Date: Monday, November 11, 2019

Title: Sjögrenʼs Syndrome – Basic & Clinical Science Poster II

Session Type: Poster Session (Monday)

Session Time: 9:00AM-11:00AM

Background/Purpose: Primary Sjögren syndrome (pSS) is a systemic autoimmune disease with an incompletely understood pathogenesis and heterogenous disease manifestations. Identifying cellular immune changes that may predict disease severity could lead to identification of biomarkers and potential targets for therapy. We examined a cohort of pSS patients to identify the cellular immunologic features significantly associated with disease activity, as measured by the EULAR Sjögren’s syndrome disease activity index (ESSDAI) and the focus score on minor salivary gland (MSG) biopsy.

Methods: 35 participants who met the ACR 2016 classification criteria for pSS were recruited. Peripheral blood cellular immunological changes were assessed by flow cytometry and transcript levels of BAFF, interferon (IFN)-induced and plasma cell-expressed genes were quantified by NanoString. Normalized Log2 transformed expression levels of 5 IFN-induced genes were summed to generate the IFN5 score. Associations between the ESSDAI, focus score, and cellular immunological changes were evaluated using Spearman’s correlation coefficient.

Results: The ESSDAI was significantly correlated with the focus score (r=0.64, p< 0.01).  The majority of T and B cell populations, including the proportions of naïve, class-switched memory, un-switched memory, and CD27– memory B cells and their activation, as well as IFN-γ-, IL-17-, or IL-21-producing T cells, did not correlate with either measure of disease activity.  However, the proportion of transitional B cells (CD27–IgD+CD24hiCD38hi; r=0.40, p=0.03) and proportion of activated memory T follicular helper cells (CXCR5+PD1hi) in the CD4+ T cell compartment (r=0.39, p=0.05) and CD3+ T cell compartment (r=0.42, p=0.04) were significantly associated with the focus score. In addition, the frequency of T regulatory cells (CD4+FOXP3+HELIOS+) was positively correlated with the ESSDAI (r=0.61, p=0.04).  Type I IFN-induced gene expression, as measured by the IFN5 score, was significantly associated with both focus score (r=0.37, p=0.05) and ESSDAI (r=0.37, p=0.04).

Conclusion: The findings suggest that elevated levels of IFN-induced gene expression and increased proportions of T follicular helper cells are potential biomarkers of increased disease activity and may constitute good targets for disease treatment.

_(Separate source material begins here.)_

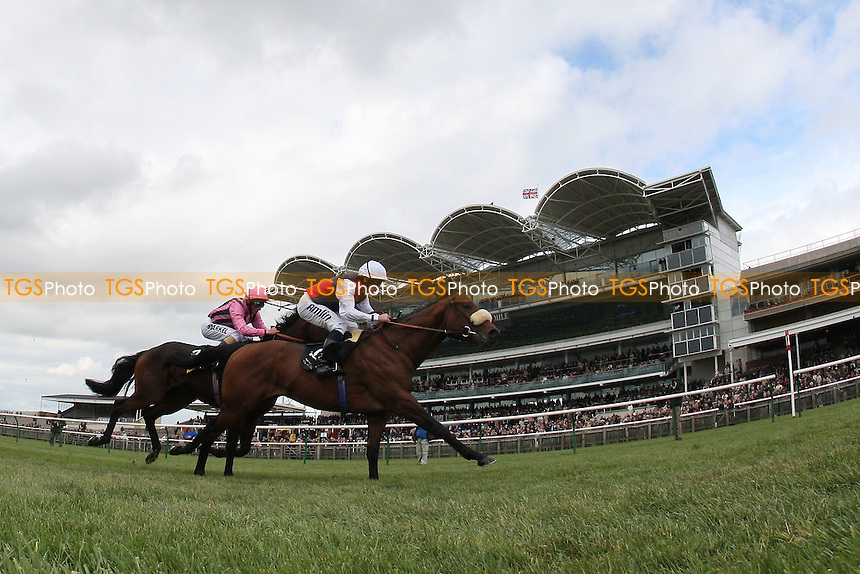 Race winner Valbchek ridden by Ryan Moore (white cap) ahead of Swiss Spirit ridden by William Buick (pink cap) in the £150,000 Tattersalls Millions 3-Y-O Sprint - The Craven Meeting at Newmarket Racecourse, Suffolk - 18/04/12 - MANDATORY CREDIT: Gavin Ellis/TGSPHOTO - Self billing applies where appropriate - 0845 094 6026 - contact@tgsphoto.co.uk - NO UNPAID USE.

Disclosure: A. Mai, None; Y. Baglaenko, None; D. Ferri, None; K. Manion, None; D. Bonilla, None; A. Bookman, None; J. Wither, None.

To cite this abstract in AMA style:

Mai A, Baglaenko Y, Ferri D, Manion K, Bonilla D, Bookman A, Wither J. B and T Cell Immunologic Features Associated with Higher Disease Activity Score and Focus Score in Primary Sjögren Syndrome [abstract]. Arthritis Rheumatol. 2019; 71 (suppl 10). https://acrabstracts.org/abstract/b-and-t-cell-immunologic-features-associated-with-higher-disease-activity-score-and-focus-score-in-primary-sjogren-syndrome/. Accessed .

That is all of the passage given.